▸ SHORT TASK:
Will you restate verbatim the lines running from the line with "Among the windshield" to the end of the data, leaving out everything else?
## BEGIN MATERIAL TO PROCESS
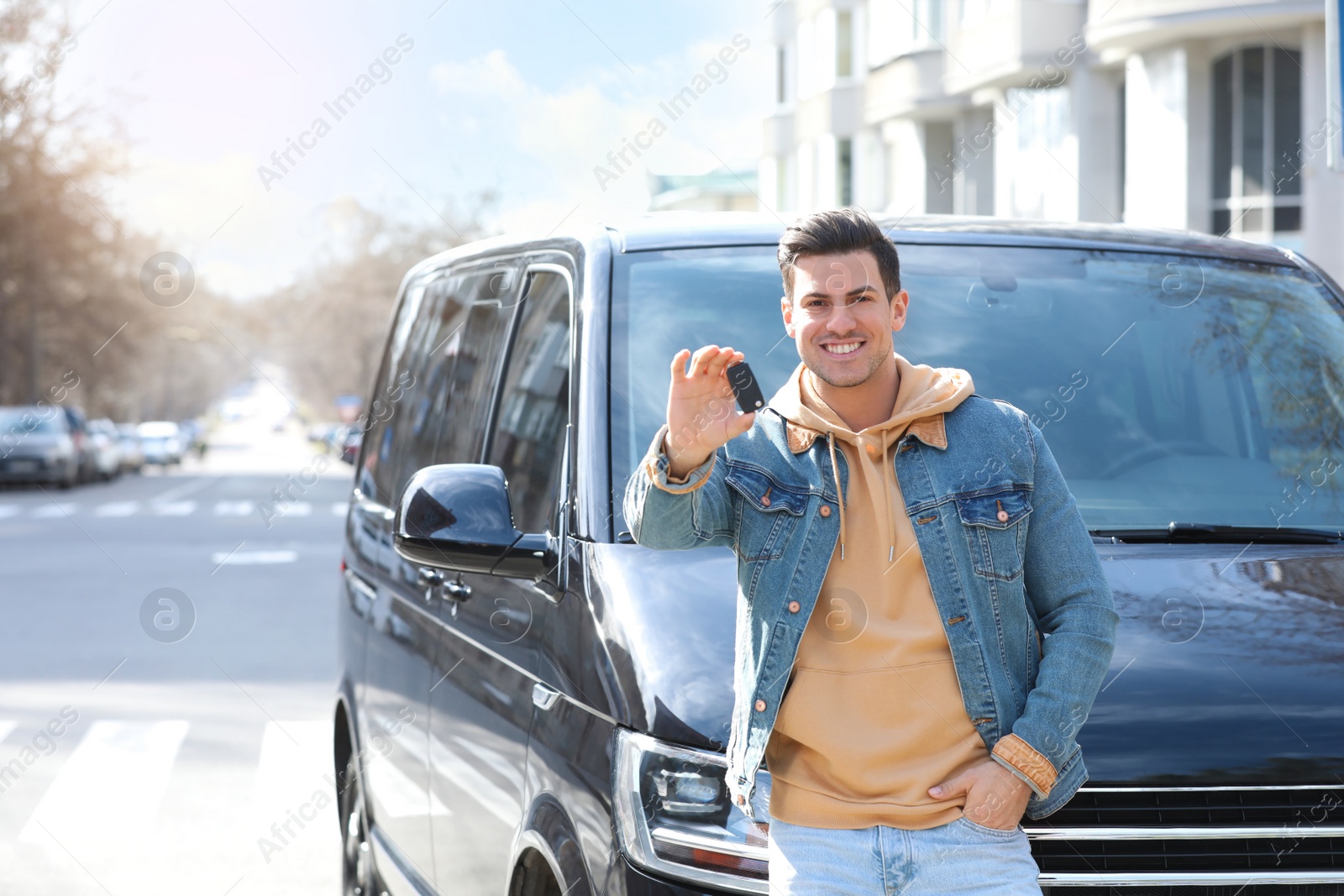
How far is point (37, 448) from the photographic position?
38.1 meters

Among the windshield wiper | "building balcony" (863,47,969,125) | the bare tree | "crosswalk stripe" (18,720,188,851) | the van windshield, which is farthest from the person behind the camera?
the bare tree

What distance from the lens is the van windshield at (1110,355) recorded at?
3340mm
## END MATERIAL TO PROCESS
▸ OUTPUT FOR THIS TASK:
Among the windshield wiper | "building balcony" (863,47,969,125) | the bare tree | "crosswalk stripe" (18,720,188,851) | the van windshield, which is farthest from the person behind the camera?
the bare tree

What distance from the lens is the van windshield at (1110,355) recorded at?
3340mm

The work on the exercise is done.